▶ _TEXT SECTION_

============

We can run our previous function showing the top null columns on our new player_match_df:

In [None]:
rf.show_columns_with_most_nulls(player_match_df)


Top 10 columns with the most null values:



Unnamed: 0,Null Count,Null Percentage
opp_current_series_wins__previous_year,14854,15.601794
opp_current_series_losses__previous_year,14854,15.601794
player_current_series_wins__previous_year,14700,15.440041
player_current_series_losses__previous_year,14700,15.440041
opp_current_surface_wins__previous_year,3890,4.085834
opp_current_surface_losses__previous_year,3890,4.085834
player_current_surface_losses__previous_year,3702,3.88837
player_current_surface_wins__previous_year,3702,3.88837
opp_bps_faced_pct__previous_year,3515,3.691955
opp_bps_saved_pct__previous_year,3515,3.691955


Given that the null values of these columns are just a small percentage, we can assume that missing data for the previous year is simply due to the opposition not having stats for the previous year and we can therefore simply fill these values with zero: 

In [212]:
player_match_df.loc[:, player_match_df.columns.str.contains('previous_year')] = player_match_df.loc[:, player_match_df.columns.str.contains('previous_year')].fillna(0)

### Function to add features showing difference in player and opposition stats

Now we've filled the missing values with zero, we can engineer additional features based on the difference between the player's and the opposition's previous year stats:

In [213]:
def add_diff_columns(df):
    """

============

▶ _GIVEN INFORMATION_
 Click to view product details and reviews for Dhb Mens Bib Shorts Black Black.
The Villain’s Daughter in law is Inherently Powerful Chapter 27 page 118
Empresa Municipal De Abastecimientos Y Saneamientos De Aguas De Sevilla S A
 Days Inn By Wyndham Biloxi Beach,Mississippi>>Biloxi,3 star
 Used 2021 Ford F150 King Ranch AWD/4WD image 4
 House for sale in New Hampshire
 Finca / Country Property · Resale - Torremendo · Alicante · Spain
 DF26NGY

============

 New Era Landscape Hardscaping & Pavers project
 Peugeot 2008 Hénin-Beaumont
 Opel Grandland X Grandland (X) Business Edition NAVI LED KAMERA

============

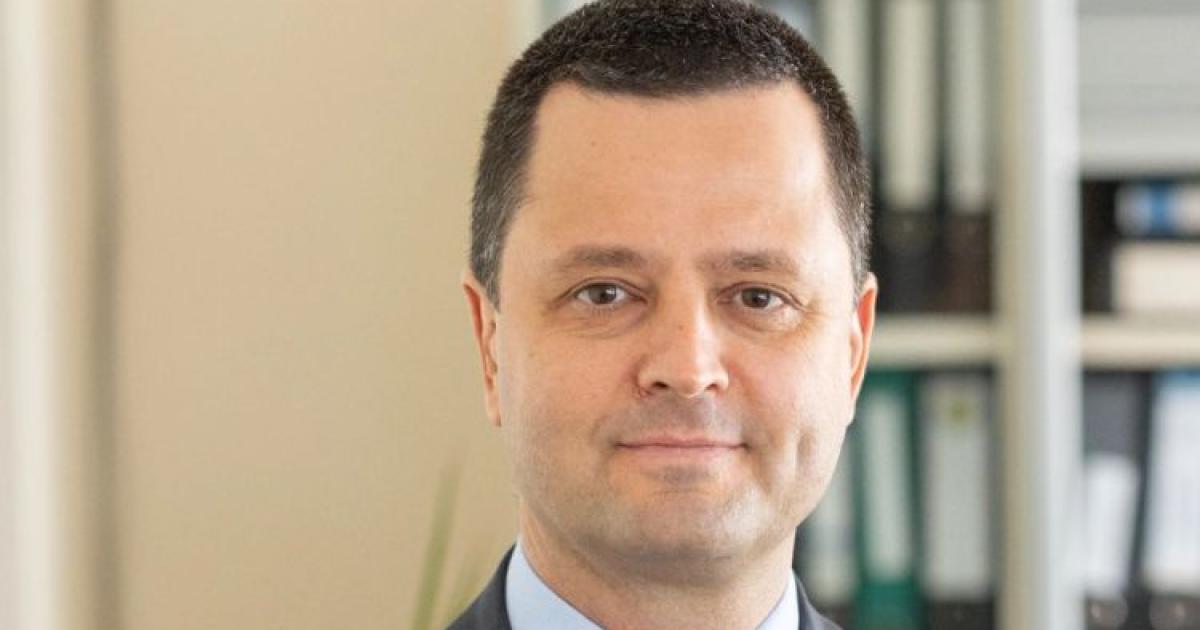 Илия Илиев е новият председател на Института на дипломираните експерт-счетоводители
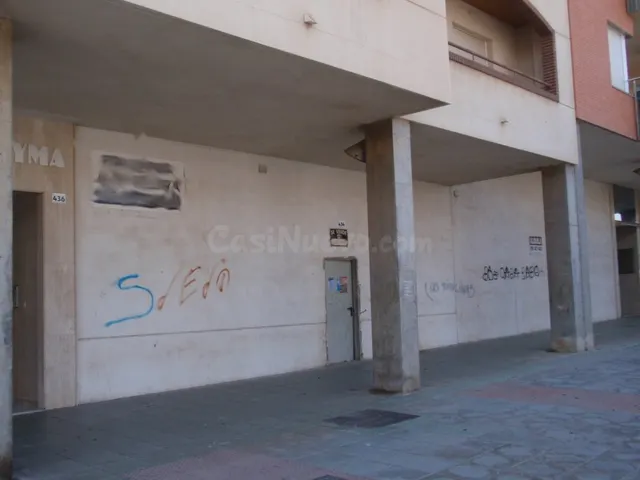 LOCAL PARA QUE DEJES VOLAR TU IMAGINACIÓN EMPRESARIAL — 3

============

▶ _TASKS TO COMPLETE_
(a) Answer these questions using the notebook excerpt on null values in player_match_df:
(i) What null percentage is listed for opp_current_series_wins__previous_year?
(ii) With what value are the missing values in the previous_year columns filled?
(iii) What is the name of the function defined to add difference features?
(b) Extend the notebook excerpt on null values in player_match_df, picking up after its last line.

▶ _ANSWERS FOR THIS EXERCISE_
(a)
(i) 15.601794
(ii) Zero
(iii) add_diff_columns

(b)
    Adds new columns to the DataFrame representing the difference between player and opponent 
    statistics from the previous year.

    The function:
    - Identifies all player-related columns ending with '_previous_year'.
    - Matches them with corresponding opponent columns (with prefix 'opp_').
    - Creates new columns with the suffix '_diff', representing the difference between the 
      player's and opponent's values for each matched statistic.

    Parameters:
        df (pandas.DataFrame): A DataFrame containing columns prefixed with 'player_' and 'opp_', 
                               specifically for previous year statistics.

    Returns:
        pandas.DataFrame: The input DataFrame with additional '_diff' columns indicating the 
                          player-opponent differences.
    """
    # Get all column names
    cols = df.columns

    # Extract stat names without prefix
    stat_suffixes = set()
    for col in cols:
        if col.startswith("player_") and col.endswith("_previous_year"):
            suffix = col.replace("player_", "")
            if f"opp_{suffix}" in cols:
                stat_suffixes.add(suffix)

    # Create diff columns
    for suffix in stat_suffixes:
        player_col = f"player_{suffix}"
        opp_col = f"opp_{suffix}"
        diff_col = f"{suffix}_diff"
        df[diff_col] = df[player_col] - df[opp_col]

    return df


In [214]:
# Run the function
player_match_df = add_diff_columns(player_match_df)

### Function to create cumulative score features

We can now create a function to engineer additional features summing the scores from the previous 2 to 10 matches:

In [None]:
def create_prior_score_features(df):
    """
    Creates cumulative score features over the past 2 to 10 matches for various scoring metrics,
    including standard and straight-sets variations. Drops original per-match and base score columns
    after aggregation.

    Parameters:
        df (pandas.DataFrame): DataFrame containing past match score features.

    Returns:
        pandas.DataFrame: Modified DataFrame with cumulative features added and redundant columns removed.
    """
    df_new = df.copy()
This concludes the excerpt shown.